Work order A
In the thread on boat rentals in Murrells Inlet, what daily price did the gas station quote for a 17' Carolina skiff?
Work order B
Reproduce the boat rental thread verbatim, from "Any suggestions would" to "see them there.".

Text under study
# boat rental in murrels inlet



## bdrlgion (Mar 1, 2010)

Hi,

Apologies if this is posted in the wrong spot --- I'm interested in renting a small boat to putter around Murrell's Inlet on March 20th - I know Capt Dick's Marina has a 17' skiff for rent for super-cheap (we're on a very strict budget) - i.e. around $180/day, but they arent' opening until April 1st.

It's for a fishing-fanatic's small bachelor party, but we really can't spend much more than that. And we're looking pretty much only in the Murrell's Inlet area.

Any suggestions would be greatly appreciated!

Thanks, and tight lines (esp to all that respond!)


----------



## Inleted (Jan 20, 2010)

*boat rental*

when you first turn into murrells inlet off 17 business heading south there is a carolina skiff on the right that is for rent and about a half mile past Dick's there is a guy on the right that rents boats also, don't know much other than I always see them there.


----------



## bdrlgion (Mar 1, 2010)

Interesting...

Is there any chance you'd be able to grab a phone number off of either of those rental options?

I won't be able to head down there until the night before.

Thanks either way for the help! Much appreciated


----------



## Mr. Hand (Jun 15, 2009)

You might try Pawley's Island Outdoors (843-979-4666). I don't know about prices, but they are just a few miles south of MI and I believe you can get to MI by boat from Pawley's Island. Good Luck!


----------



## PawleysDude (Jul 6, 2009)

Mr. Hand said:


> _I believe you can get to MI by boat from Pawley's Island._


Not a good idea unless you know what you're doing. You'd have to run out the inlet on the north end of Pawleys and come back in to MI at the jetties. That can be a handful in a small boat unless the wx is really calm. Last summer, there were some complaints of the inlet at Pawleys silted in pretty bad even at high tide, but that might have changed. The folks at PI Outdoors are 1st class, but you'd be better off trailering their boat to MI. http://www.pawleysislandoutdoors.com/


----------



## outfishin28 (Jul 15, 2005)

check out Perry's Bait and tackle, I believe he still rents boats as well


----------



## fshnjoe (Sep 11, 2008)

*Boat Rental*

Here is the info ya wanted
Gas station with rental is 843-357-4298 Manager is Shannon
Further south past boat ramp about a mile is
Edna's 843-651-9921
Don't know prices, but stopped by to get ya contact info
Hope this helps ya out
Water still cold 47 , but should warm up enough by end of month


----------



## Danman (Dec 13, 2007)

Be careful if your not knowledgeable about small crafts in the ocean here..


----------



## bdrlgion (Mar 1, 2010)

That's great information! Thanks to everyone for leading me in the right direction. 

I called Shannon @ the gas station - $120/day for a 17' carolina skiff, and they'd drop it off in Murrell's Inlet, too. Pretty great prices - definitely below anything else I've seen.

Supplied data
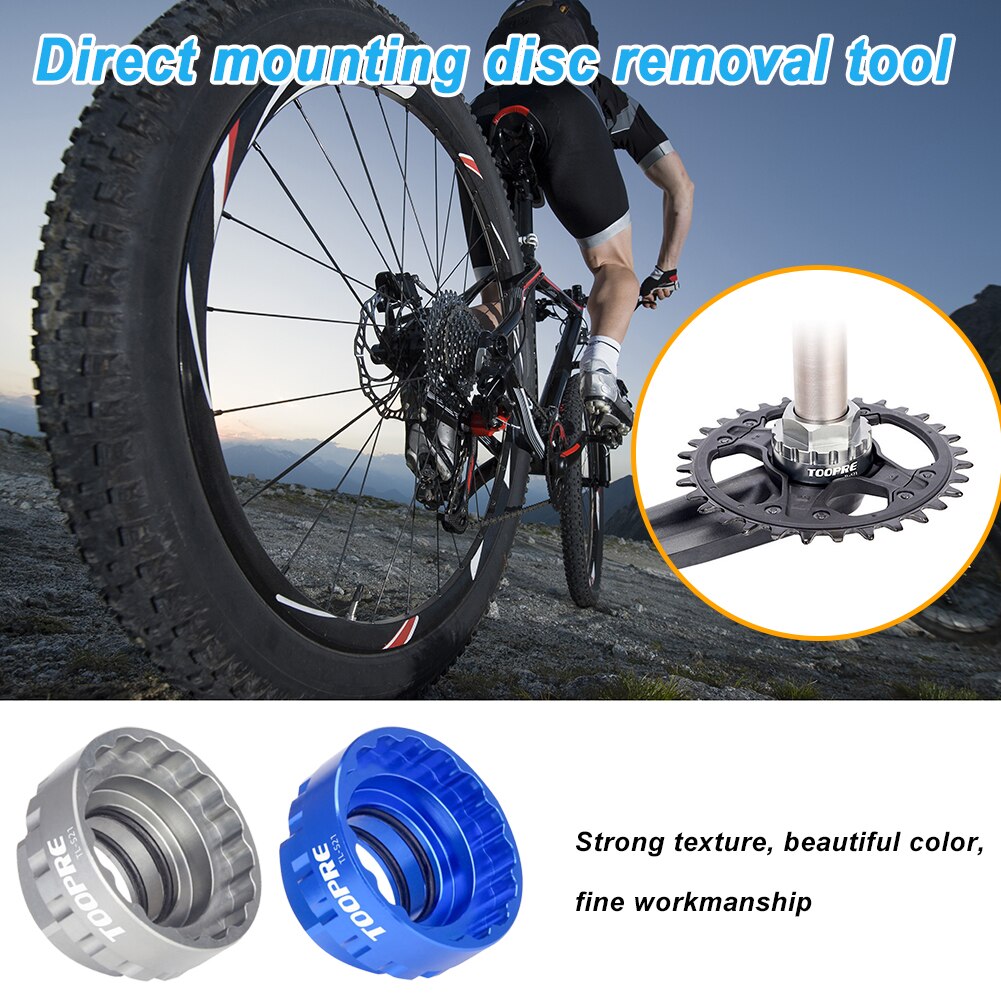 Bike Direct Mount Chainring Lock Ring Removal Installation Tool for Shimano M7100 M8100 M9100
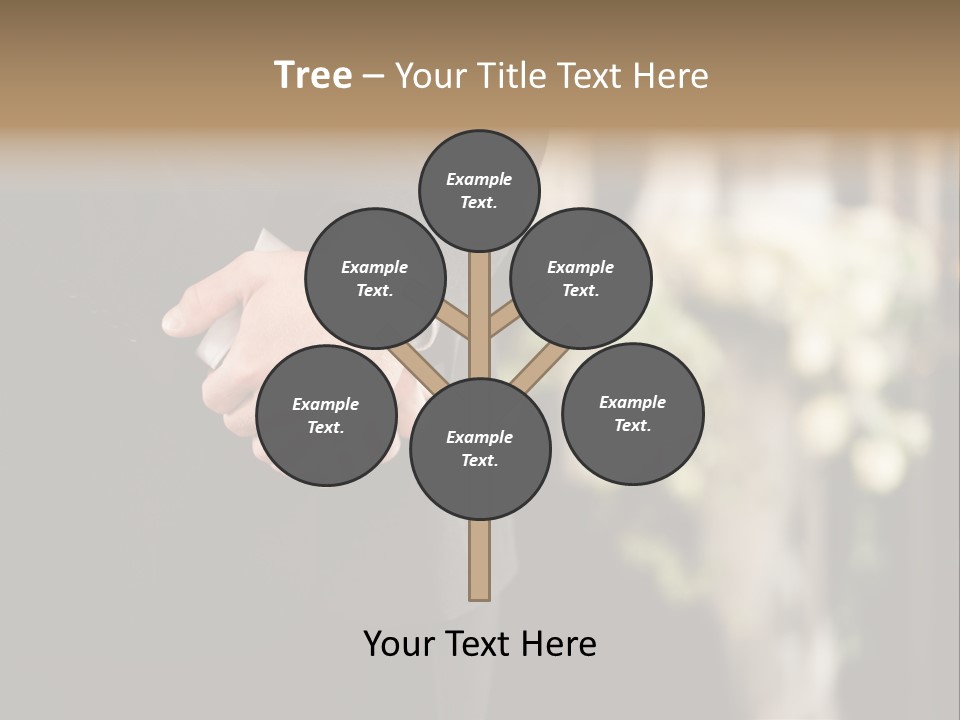 A Man In A Suit Holding His Hands Together PowerPoint Template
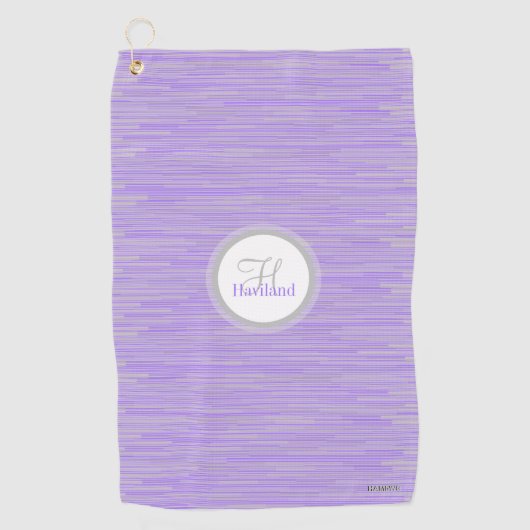 Monogram Golf Handtuch mit Name und Anfangsbuchsta (Vorderseite)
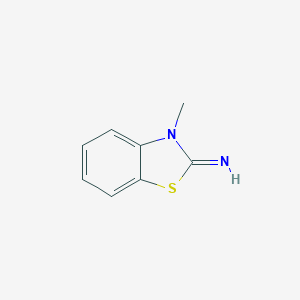 molecular formula C8H8N2S B082322 3-Methyl-1,3-benzothiazol-2(3H)-imine CAS No. 14779-16-9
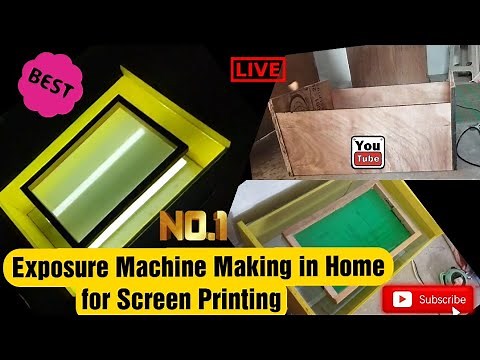 #Exposure Machine Making in Home/#Exposure for Screen Printing/ #Printing World New Business💡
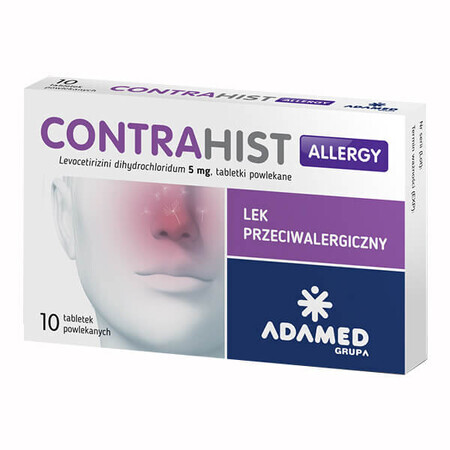 Contrahist Allergy 5 mg, 10 comprimidos recubiertos con película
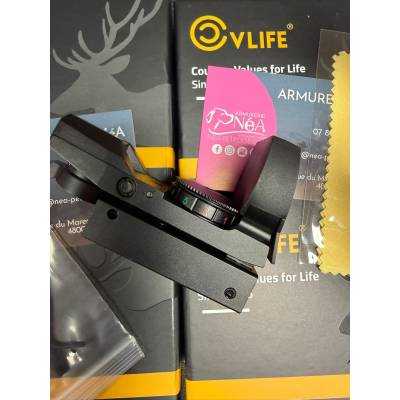 Molette de luminosité rouge et verte du point rouge CVLIFE FoxSpook Molette de luminosité rouge et verte du point rouge CVLIFE FoxSpook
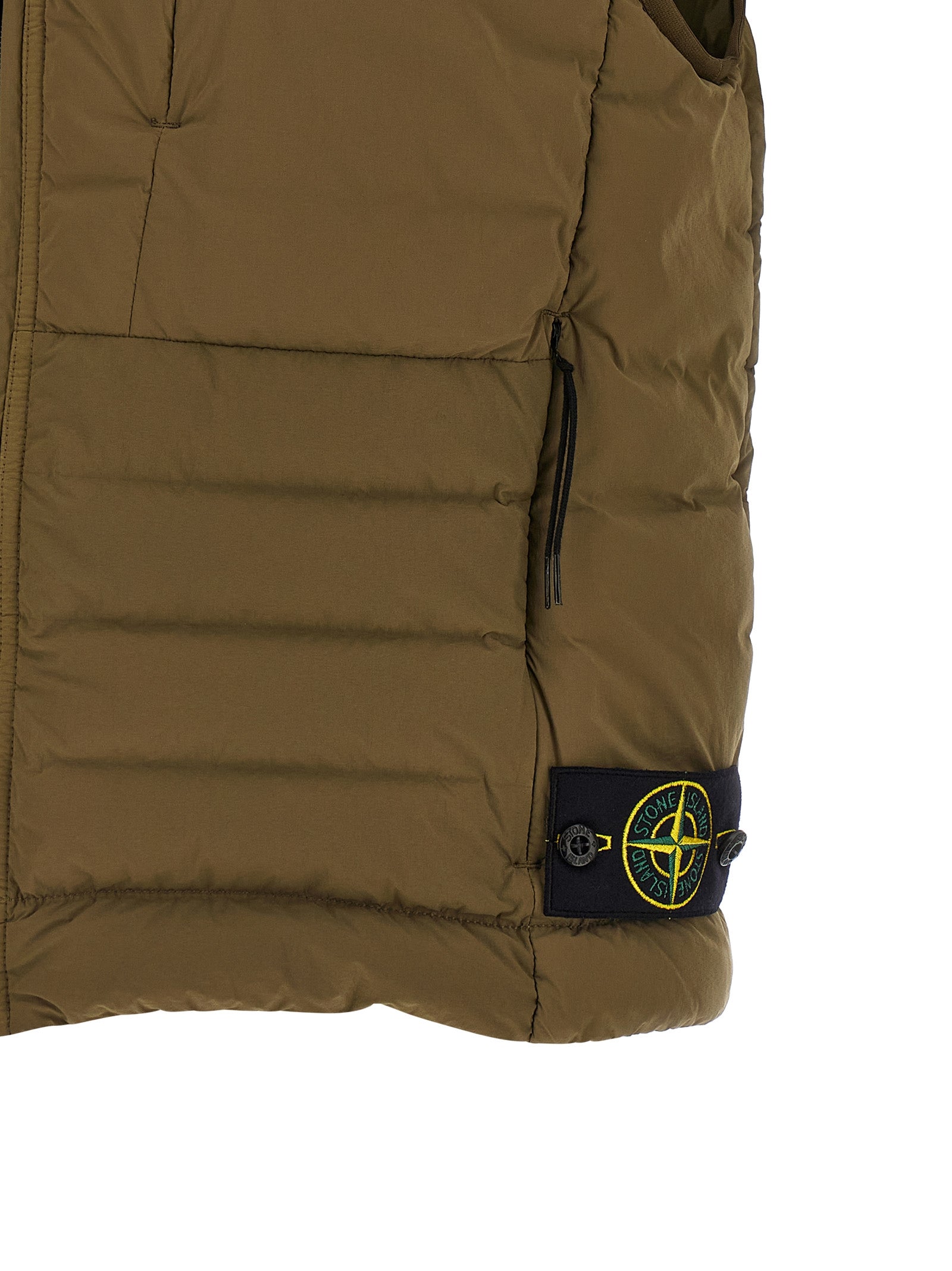 Bicolor Polyamide Sleeveless Jacket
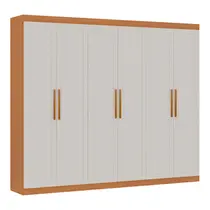 Guarda-Roupa Casal 6 Portas 2 Gavetas 100% MDF Genialflex Madri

Final answer A
$120 per day.

Final answer B
Any suggestions would be greatly appreciated!

Thanks, and tight lines (esp to all that respond!)


----------



## Inleted (Jan 20, 2010)

*boat rental*

when you first turn into murrells inlet off 17 business heading south there is a carolina skiff on the right that is for rent and about a half mile past Dick's there is a guy on the right that rents boats also, don't know much other than I always see them there.